----- Text under study -----
This could either be here, or possibly on the option inside ParseOptions.

186

nit: getTemplatedDecl().

(getAsFunction() is a loose do-what-I-mean helper, and you know the precise case you're dealing with here)

There's no need for a null check here, you can't have a FunctionTemplateDecl with no function.

190

nit: if (const auto* PET = dyn_cast<PackExpansionType>(LastParam->getType()))
and then use it below

193

again, this is a loose function where you can use a precise one.
PET->getPattern()

197

sure: template <class...T> int foo(T*...).
or even some other more exotic derived type.

I don't think we want to include that case, so a null check is fine, with another comment: // ... of the form T&&...

clang-tools-extra/clangd/Preamble.h
103 ↗(On Diff #427854)

instead of passing this as a separate parameter, if you make it part of the ParseOptions then it's available in ParseInputs.
This reduces the amount of plumbing/noise needed.

clang-tools-extra/clangd/TUScheduler.h
208 ↗(On Diff #427854)

can you change "make_unique" to "emplace"?
It's confusing if our example is the one function that gets parsed either way.

209 ↗(On Diff #427854)

TUScheduler should not need to know about this option at all, it can be passed from ClangdServer through to buildPreamble by placing it in the ParseInputs, specifically in the ParseOptions struct.

clang-tools-extra/clangd/tool/ClangdMain.cpp
501

Preamble is a bit jargony for a command-line flag. And "forwarding" is dangling.
Maybe "parse-forwarding-functions"?
(Internally the name is fine though)

502

again, make_unique -> emplace

503

nit: use a trailing comma to get consistent formatting with the others (UseDirtyHeaders is an anomaly)

upsj updated this revision to Diff 427910.May 8 2022, 1:07 AM
upsj marked 13 inline comments as done.

review updates:

  • Pass ParseForwardingFunctions via ParseOptions
  • Simplify check for forwarding function
  • Add test checking diagnostics for make_shared
upsj updated this revision to Diff 427911.May 8 2022, 1:09 AM

update test docs

upsj added a comment.May 15 2022, 10:16 AM

@sammccall @nridge can you give this another look? :)

I looked through this patch, and it looks good to me! I will leave the final approval to Sam though.

clang-tools-extra/clangd/unittests/DiagnosticsTests.cpp
416

I'm confused about this line: you say "show its body is not needed" but forward has a body here

upsj updated this revision to Diff 429630.May 16 2022, 12:44 AM
upsj marked an inline comment as done.
-----
Work task A:
Rewrite the paragraph of the code review thread that begins "TUScheduler should not need to know" more briefly, keeping its main facts.
Work task B:
Continue the code review thread from the point where it stops, keeping its style.
----- Dataset records -----
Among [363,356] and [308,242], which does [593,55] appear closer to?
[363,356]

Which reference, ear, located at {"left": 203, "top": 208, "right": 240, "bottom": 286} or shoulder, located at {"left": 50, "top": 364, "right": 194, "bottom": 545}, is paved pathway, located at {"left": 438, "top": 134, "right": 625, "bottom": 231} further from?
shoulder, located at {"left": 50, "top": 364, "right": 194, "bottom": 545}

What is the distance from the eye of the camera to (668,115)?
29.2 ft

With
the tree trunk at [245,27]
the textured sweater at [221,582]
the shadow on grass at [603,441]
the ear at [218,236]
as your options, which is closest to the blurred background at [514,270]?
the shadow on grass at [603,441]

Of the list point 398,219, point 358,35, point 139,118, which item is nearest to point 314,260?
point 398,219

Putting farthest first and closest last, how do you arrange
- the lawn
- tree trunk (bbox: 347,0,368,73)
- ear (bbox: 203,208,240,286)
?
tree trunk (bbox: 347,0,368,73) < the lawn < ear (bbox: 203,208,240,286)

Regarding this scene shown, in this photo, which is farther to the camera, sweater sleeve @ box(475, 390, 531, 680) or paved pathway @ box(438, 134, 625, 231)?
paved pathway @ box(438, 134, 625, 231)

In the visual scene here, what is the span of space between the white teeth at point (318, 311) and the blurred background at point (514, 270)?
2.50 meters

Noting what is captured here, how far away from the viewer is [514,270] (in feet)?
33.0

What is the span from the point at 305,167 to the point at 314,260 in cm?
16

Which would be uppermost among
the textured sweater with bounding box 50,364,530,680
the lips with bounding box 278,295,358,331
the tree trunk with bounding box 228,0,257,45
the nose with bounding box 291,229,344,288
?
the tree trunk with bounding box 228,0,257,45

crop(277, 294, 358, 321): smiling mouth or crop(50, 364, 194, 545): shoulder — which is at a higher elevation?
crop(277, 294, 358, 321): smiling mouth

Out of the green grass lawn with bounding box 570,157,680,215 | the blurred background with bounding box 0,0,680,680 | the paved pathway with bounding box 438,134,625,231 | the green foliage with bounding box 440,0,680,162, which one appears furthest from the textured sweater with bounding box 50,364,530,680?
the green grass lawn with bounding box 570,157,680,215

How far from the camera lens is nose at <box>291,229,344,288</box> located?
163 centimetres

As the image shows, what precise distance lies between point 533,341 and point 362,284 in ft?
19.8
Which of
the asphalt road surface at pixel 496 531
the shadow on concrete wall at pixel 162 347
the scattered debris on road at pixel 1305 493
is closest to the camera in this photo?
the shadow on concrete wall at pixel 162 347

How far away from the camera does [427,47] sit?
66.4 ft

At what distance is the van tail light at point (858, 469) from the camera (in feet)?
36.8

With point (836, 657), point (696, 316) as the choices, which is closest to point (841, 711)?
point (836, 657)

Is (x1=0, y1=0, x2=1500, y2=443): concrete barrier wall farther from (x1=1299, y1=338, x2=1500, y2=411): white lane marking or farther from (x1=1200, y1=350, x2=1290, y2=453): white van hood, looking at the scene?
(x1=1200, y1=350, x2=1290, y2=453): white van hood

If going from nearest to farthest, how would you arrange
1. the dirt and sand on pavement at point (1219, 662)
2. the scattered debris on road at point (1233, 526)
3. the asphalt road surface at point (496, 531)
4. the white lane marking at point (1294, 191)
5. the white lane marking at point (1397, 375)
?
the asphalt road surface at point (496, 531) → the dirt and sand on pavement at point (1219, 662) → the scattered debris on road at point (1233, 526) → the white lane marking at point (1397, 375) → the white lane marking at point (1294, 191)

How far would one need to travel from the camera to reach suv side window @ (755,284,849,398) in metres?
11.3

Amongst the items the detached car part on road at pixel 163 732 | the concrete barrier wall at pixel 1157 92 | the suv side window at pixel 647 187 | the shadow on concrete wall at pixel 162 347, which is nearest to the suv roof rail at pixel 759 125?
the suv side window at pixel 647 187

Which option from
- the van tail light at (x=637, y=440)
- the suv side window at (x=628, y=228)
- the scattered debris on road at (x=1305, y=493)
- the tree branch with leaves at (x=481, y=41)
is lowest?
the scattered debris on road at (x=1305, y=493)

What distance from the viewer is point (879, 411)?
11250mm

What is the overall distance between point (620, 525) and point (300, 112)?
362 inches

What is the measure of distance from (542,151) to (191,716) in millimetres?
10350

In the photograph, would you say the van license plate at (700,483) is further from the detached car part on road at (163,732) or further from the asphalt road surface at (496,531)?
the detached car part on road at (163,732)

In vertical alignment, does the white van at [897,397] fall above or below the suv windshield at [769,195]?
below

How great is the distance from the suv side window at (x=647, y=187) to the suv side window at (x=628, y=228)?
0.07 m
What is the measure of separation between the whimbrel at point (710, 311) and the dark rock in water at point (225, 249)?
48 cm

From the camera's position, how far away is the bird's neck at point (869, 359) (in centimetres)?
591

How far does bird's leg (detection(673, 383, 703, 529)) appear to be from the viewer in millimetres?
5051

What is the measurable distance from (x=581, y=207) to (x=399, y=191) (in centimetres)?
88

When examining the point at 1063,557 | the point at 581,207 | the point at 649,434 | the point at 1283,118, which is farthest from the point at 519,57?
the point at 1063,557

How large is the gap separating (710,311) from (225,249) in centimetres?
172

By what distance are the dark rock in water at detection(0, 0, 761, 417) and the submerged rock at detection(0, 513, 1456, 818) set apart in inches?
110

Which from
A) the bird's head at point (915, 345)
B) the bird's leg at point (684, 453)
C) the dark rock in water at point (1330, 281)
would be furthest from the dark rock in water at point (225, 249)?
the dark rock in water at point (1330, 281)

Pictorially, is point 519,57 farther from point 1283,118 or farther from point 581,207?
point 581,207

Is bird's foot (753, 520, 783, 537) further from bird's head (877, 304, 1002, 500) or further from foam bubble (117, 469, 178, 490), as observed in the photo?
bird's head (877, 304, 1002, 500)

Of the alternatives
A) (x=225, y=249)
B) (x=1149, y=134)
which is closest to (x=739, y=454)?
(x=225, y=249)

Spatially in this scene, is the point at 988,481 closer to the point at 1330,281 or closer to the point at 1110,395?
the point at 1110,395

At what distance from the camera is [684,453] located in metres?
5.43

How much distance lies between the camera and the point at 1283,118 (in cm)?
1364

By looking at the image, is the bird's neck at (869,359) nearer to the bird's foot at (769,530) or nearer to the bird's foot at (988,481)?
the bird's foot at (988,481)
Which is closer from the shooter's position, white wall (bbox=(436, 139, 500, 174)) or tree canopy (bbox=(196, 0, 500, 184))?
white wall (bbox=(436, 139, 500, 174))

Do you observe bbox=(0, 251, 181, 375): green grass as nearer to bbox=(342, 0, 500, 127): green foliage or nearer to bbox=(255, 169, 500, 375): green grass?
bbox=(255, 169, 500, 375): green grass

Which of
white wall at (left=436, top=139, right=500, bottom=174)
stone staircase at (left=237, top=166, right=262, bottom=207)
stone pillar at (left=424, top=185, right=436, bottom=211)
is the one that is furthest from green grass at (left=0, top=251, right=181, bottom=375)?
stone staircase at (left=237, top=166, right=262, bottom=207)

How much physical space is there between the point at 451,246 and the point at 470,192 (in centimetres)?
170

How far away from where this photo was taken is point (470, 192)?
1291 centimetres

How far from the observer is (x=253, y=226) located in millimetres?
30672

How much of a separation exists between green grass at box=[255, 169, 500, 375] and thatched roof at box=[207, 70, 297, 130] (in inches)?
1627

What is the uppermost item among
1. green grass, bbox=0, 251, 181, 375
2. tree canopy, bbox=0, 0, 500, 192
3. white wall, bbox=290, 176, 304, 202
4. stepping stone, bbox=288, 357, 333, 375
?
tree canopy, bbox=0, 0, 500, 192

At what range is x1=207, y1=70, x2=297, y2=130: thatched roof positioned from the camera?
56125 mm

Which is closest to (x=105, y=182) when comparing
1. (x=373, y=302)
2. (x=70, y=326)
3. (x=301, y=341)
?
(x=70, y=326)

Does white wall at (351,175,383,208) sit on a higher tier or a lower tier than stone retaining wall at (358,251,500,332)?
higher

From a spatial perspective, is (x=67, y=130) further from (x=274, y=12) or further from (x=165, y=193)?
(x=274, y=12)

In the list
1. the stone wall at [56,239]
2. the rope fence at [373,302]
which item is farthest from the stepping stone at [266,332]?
-----
Exercise result A:
TUScheduler does not need this option. It can go from ClangdServer to buildPreamble inside the ParseOptions struct of ParseInputs.

Exercise result B:
remove std::forward bodies from diagnostic tests

clang-tools-extra/clangd/unittests/DiagnosticsTests.cpp
416

Good catch, that was copy-pasted from std::make_unique above, but it doesn't seem to be necessary there either. I'll remove the bodies both.

sammccall accepted this revision.May 16 2022, 1:41 AM

Thanks, this looks good now! A last few nits here.

Would you like me to commit for you?
From your patches so far, I think it's appropriate to request commit access if you want it.

clang-tools-extra/clangd/ClangdServer.cpp
221–222

nit: rather assign
Opts.PreambleParseForwardingFunctions = PreambleParseForwardingFunctions

booleans in these opts structs are particularly prone to accidentally reordering and mis-assigning

One day we'll have designated initializers for this...

clang-tools-extra/clangd/Preamble.cpp
140

nit: this can be static, and I think it'd be slightly clearer (e.g. that this doesn't interact with the policy flag)

166

nit: only one "meaningful" :-)

clang-tools-extra/clangd/unittests/TestTU.h
87

Instead of adding a parameter here, we should add it to the TestTU struct and use it in inputs().

*many* things affect the behavior of build(), and tests would quickly become unreadable if we passed many of them as parameters. So we hold the line at zero :-)

This revision is now accepted and ready to land.May 16 2022, 1:41 AM
upsj updated this revision to Diff 429653.May 16 2022, 2:08 AM
upsj marked 4 inline comments as done.

review updates

upsj added a comment.May 16 2022, 2:10 AM

@sammccall Feel free to merge with Author: Tobias Ribizel <ribizel@kit.edu>
Thanks for the vote of confidence, I'll apply once the forwarding stuff is done :)

This revision was landed with ongoing or failed builds.May 16 2022, 2:23 AM
This revision was automatically updated to reflect the committed changes.